Conservatives have succeeded in doing this with the economy. In their extended metaphor, the economy is an arbiter of good and bad. Conservatives describe the economy in these terms not just because it’s effective for their goals but because it’s actually how they understand the economy. Economic success is a reward for not just industry, but goodness, while there is no such thing as economic ‘misfortune’: if you’re poor, it’s because you don’t work hard enough, or do bad things. “In this view,” writes Shenker-Osorio, “taxation is not the collective pooling of resources to pay for what the group needs. It’s a form of punishment — and makes little sense if you believe the purpose of the economy is to reward and encourage “good” behaviour while disincentiviz-ing and curbing “bad” behaviour.”

Absolutely, the conservative priority is not creating wealth, nor reducing spending. It’s making sure that the rich get what they deserve (wealth), and the poor what they deserve (privation). The fact that this is a touch self-perpetuating doesn’t seem to matter. Understanding this narrative is crucial to understanding conservative policy. It explains why economic arguments against offshore detention don’t matter (because moral order is more important) and why taxation is wrong (because it’s punishing people not, as such, for doing well but for doing good.)
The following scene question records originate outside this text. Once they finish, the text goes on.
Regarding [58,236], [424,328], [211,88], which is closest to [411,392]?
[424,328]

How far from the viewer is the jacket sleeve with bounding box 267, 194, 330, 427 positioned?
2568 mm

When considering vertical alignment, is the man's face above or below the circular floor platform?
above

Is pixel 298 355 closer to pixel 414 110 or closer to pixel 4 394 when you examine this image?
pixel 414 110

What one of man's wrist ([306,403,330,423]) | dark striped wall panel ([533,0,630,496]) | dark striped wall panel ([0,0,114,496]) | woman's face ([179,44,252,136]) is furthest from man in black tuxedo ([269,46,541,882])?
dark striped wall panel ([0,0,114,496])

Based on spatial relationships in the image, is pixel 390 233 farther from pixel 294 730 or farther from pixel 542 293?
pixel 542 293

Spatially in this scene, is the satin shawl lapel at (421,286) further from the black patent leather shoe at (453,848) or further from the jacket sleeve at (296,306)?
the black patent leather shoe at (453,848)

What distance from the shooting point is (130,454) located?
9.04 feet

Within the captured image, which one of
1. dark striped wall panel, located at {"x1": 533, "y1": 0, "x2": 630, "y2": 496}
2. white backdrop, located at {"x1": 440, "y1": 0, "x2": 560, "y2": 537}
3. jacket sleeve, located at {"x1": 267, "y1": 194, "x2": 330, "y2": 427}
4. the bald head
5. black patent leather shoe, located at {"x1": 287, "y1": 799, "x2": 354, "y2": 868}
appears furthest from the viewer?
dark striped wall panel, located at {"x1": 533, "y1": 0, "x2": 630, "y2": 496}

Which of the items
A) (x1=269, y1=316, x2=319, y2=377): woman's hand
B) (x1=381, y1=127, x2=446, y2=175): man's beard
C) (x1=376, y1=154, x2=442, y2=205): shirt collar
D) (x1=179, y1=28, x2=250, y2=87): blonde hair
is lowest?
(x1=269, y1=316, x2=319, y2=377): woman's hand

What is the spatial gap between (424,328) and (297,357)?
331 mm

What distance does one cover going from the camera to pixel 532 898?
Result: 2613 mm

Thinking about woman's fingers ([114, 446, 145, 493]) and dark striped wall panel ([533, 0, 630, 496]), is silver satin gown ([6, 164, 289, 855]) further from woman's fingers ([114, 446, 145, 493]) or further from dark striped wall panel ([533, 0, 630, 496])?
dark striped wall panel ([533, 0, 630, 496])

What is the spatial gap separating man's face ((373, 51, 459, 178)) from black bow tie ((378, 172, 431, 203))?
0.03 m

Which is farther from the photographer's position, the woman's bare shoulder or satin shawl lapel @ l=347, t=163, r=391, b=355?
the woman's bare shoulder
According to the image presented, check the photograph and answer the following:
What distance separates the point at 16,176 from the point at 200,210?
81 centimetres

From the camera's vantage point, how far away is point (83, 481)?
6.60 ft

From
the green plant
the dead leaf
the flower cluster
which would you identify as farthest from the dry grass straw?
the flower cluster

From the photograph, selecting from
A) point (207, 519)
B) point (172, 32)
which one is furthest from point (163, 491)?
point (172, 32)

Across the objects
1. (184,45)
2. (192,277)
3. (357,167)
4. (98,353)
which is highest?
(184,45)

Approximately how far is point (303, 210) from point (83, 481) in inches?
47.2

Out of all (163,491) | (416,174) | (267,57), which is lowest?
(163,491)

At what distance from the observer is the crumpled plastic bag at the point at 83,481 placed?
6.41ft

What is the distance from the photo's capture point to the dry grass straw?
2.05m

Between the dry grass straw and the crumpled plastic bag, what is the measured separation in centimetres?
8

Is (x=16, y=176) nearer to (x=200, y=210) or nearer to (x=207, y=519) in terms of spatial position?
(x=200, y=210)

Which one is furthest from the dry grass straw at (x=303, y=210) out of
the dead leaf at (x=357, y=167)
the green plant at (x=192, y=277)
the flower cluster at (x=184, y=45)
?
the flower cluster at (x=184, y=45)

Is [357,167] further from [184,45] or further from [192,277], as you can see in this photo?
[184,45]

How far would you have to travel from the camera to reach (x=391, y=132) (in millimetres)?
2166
Myself, this worldview makes me recoil in disgust. It is fundamental to a progressive worldview that economic circumstances aren’t a reflection of personal values, that luck plays a big role, and, further, that many people are doing poorly not just because of bad luck but because they weren’t allowed on the bus in the first place [2]. So there is value in understanding this view, admiring its internal coherency, and then rejecting it utterly.

Start from the heart

After discussing metaphors for the economy, Shenkers-Osorio covers much more terrain: how we should frame the global financial crisis, inequality, and wages; how to phrase messages more effectively; ideas for what we could campaign for. Rather than treat such material here, I encourage you to get and read her book — she expresses herself much better than I could paraphrase her.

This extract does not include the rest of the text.